# Your instructions
Rewrite every record below, changing each "blurred background figure" to "figure in the background" and keeping everything else the same. Don't include the pictures.

# Provided information
::::::
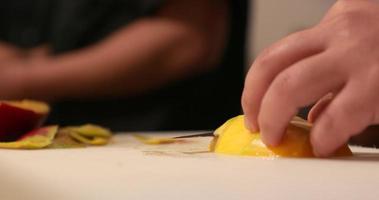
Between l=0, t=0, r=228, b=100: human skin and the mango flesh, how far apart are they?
0.54 metres

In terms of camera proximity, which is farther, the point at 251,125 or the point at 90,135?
the point at 90,135

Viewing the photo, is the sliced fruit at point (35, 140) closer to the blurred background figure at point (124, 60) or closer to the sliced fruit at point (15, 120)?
the sliced fruit at point (15, 120)

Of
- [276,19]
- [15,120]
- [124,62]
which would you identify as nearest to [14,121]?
[15,120]

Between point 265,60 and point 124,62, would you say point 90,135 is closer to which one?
point 265,60

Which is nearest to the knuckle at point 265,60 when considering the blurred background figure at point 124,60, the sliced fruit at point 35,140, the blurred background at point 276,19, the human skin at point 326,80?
::::::
# Solution to the problem
Between l=0, t=0, r=228, b=100: human skin and the mango flesh, how far apart are they?
0.54 metres

In terms of camera proximity, which is farther, the point at 251,125 or the point at 90,135?
the point at 90,135

Viewing the photo, is the sliced fruit at point (35, 140) closer to the figure in the background at point (124, 60) or closer to the sliced fruit at point (15, 120)?
the sliced fruit at point (15, 120)

Of
- [276,19]
- [15,120]
- [124,62]
which would you identify as nearest to [14,121]?
[15,120]

Between point 265,60 and point 124,62, would you say point 90,135 is closer to which one?
point 265,60

Which is nearest to the knuckle at point 265,60 when considering the figure in the background at point 124,60, the sliced fruit at point 35,140, the blurred background at point 276,19, the human skin at point 326,80?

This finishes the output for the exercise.